TASK MATERIAL
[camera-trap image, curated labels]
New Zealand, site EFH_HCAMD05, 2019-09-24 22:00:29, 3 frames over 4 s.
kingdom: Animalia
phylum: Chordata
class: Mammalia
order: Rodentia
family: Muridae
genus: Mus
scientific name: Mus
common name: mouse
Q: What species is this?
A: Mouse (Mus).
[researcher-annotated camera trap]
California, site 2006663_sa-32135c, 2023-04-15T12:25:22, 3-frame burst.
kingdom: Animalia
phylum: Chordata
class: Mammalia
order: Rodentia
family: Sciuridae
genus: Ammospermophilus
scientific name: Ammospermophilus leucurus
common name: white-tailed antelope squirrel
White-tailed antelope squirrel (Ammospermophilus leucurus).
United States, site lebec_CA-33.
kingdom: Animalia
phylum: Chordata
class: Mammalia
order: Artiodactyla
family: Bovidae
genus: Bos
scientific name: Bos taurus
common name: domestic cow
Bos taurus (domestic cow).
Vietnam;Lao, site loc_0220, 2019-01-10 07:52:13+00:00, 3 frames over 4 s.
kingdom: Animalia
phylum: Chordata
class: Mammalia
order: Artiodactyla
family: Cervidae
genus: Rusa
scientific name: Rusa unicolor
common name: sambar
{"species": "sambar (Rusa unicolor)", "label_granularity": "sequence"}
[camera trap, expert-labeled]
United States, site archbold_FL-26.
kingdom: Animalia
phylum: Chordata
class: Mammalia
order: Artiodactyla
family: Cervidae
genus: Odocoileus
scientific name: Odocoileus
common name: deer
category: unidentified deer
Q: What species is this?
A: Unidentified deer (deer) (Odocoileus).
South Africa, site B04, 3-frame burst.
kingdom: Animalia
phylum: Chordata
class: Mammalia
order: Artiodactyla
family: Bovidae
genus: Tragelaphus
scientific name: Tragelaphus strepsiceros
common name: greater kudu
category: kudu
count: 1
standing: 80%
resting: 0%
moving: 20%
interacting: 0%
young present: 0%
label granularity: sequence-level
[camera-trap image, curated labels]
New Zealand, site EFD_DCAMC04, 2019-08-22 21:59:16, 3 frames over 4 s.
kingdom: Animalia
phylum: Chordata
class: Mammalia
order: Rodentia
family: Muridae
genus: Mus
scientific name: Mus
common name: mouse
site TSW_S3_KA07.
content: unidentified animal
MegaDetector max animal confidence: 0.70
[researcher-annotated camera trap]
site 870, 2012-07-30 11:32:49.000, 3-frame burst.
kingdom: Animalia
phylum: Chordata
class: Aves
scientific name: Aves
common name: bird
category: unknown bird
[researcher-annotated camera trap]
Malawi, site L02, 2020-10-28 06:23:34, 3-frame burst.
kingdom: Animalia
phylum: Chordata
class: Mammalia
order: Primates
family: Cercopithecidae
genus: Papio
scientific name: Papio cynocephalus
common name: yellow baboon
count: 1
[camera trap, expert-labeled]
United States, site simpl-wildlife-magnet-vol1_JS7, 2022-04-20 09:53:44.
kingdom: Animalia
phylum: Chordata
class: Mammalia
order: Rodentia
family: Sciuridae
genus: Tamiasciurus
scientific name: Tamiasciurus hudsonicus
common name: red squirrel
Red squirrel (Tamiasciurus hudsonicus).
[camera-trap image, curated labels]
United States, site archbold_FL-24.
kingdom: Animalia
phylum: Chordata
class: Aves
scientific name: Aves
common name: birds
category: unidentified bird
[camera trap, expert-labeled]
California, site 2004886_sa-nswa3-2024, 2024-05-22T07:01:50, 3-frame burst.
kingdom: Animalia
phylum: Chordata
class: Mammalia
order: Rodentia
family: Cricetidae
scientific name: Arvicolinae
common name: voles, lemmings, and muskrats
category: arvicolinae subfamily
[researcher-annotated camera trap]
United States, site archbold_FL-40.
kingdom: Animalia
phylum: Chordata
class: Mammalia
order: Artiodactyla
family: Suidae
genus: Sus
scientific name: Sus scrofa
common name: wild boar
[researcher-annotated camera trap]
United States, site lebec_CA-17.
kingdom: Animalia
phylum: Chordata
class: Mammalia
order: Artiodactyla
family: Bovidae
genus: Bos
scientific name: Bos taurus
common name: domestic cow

WORK INSTRUCTION
The line containing "genus: Tamiasciurus" and every line after it, through the end of the records above: output exactly those, and nothing else.

RESPONSE TO THIS EXERCISE
genus: Tamiasciurus
scientific name: Tamiasciurus hudsonicus
common name: red squirrel
Red squirrel (Tamiasciurus hudsonicus).
[camera-trap image, curated labels]
United States, site archbold_FL-24.
kingdom: Animalia
phylum: Chordata
class: Aves
scientific name: Aves
common name: birds
category: unidentified bird
[camera trap, expert-labeled]
California, site 2004886_sa-nswa3-2024, 2024-05-22T07:01:50, 3-frame burst.
kingdom: Animalia
phylum: Chordata
class: Mammalia
order: Rodentia
family: Cricetidae
scientific name: Arvicolinae
common name: voles, lemmings, and muskrats
category: arvicolinae subfamily
[researcher-annotated camera trap]
United States, site archbold_FL-40.
kingdom: Animalia
phylum: Chordata
class: Mammalia
order: Artiodactyla
family: Suidae
genus: Sus
scientific name: Sus scrofa
common name: wild boar
[researcher-annotated camera trap]
United States, site lebec_CA-17.
kingdom: Animalia
phylum: Chordata
class: Mammalia
order: Artiodactyla
family: Bovidae
genus: Bos
scientific name: Bos taurus
common name: domestic cow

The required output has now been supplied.